(GS) Global Mining : Stock Selection

Integrating GS Competitive Positioning (CP), commodity preference and valuation

Best ideas fall into three categories
We sort our best ideas into three groups to reflect the cyclical nature of stock picking in the global mining sector:
1) Strong CP / Strong commodity exposure:
BHP Billiton, First Quantum, Lundin Mining, Boliden, Vedanta, Freeport, Southern Copper, Dominion Diamonds, Sandfire Resources.
2) Strong CP / Poor commodity: 
Rio Tinto, Anglo American, FMG, Vale, Coal India, PT Tambang, PT Adaro, Yanzhou Coal, Shanxi Lu’an
and Atlas Iron.
3) Weaker CP / Strong commodity play: 
Alcoa, Norilsk Nickel, Norsk Hydro, Rusal, Lonmin and Alrosa.


Details :
Investing in miners remains challenging
The mining sector has underperformed the wider market every year since 2011, and 2014 has also
been tough – with the SXPP down 6% ytd. We explore 4 themes driving the sector: 
1) Changing China, 
2) oversupply in key commodities, 
3) cost reduction and productivity lowering cost curves and 
4) higher taxes / royalties as commodity prices fall. These are all presenting challenges to returns for the miners; and although some observers have been calling for a bottoming in the global mining sector to occur this year, we believe
single stock selection has become more critical than a broad sector call.
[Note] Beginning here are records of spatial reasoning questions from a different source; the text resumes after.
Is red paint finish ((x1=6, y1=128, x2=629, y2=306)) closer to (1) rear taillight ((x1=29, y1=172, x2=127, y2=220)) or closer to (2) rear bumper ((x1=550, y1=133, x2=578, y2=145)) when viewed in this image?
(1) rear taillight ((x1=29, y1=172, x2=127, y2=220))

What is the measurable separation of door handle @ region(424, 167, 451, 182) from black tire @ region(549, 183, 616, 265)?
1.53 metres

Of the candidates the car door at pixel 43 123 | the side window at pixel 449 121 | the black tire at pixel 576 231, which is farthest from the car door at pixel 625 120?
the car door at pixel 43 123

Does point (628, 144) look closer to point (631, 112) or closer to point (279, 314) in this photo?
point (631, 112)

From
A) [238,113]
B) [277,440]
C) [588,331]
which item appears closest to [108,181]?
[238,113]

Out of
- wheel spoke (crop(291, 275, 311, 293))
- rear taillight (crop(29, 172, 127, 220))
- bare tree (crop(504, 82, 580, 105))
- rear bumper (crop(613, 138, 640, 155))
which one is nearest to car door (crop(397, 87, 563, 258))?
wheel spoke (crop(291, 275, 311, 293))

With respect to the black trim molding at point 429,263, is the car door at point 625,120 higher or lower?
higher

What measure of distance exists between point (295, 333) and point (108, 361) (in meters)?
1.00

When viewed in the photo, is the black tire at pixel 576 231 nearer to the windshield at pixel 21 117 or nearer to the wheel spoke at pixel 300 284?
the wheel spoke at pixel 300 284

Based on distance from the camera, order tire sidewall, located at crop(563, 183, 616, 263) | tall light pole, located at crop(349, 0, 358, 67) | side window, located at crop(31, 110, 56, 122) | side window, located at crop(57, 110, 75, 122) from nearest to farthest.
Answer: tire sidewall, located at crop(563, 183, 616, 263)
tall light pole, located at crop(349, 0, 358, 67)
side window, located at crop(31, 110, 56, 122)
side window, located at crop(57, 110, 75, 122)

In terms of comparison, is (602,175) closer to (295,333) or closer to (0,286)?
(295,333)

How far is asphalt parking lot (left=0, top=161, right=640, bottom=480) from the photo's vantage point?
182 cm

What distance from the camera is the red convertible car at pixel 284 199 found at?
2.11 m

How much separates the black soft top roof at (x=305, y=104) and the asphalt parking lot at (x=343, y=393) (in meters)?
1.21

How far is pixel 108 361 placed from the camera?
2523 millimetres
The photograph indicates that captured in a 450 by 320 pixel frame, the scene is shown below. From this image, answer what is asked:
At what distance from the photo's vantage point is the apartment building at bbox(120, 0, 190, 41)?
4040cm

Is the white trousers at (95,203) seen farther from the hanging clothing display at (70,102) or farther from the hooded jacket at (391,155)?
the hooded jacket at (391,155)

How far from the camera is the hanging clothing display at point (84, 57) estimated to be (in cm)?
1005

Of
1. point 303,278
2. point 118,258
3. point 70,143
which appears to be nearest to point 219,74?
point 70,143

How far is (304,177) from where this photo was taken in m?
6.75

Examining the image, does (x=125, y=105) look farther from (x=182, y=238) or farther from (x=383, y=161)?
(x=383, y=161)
CP important, but cyclical factors matter
The strength of a company’s Competitive Position has been a strong indicator of through-the-cycle performance, with Q1 names outperforming on a 3- and 5-year basis. However, cyclical factors of commodity preference and valuation, combined with CP, are vital to call shorter range stock performance.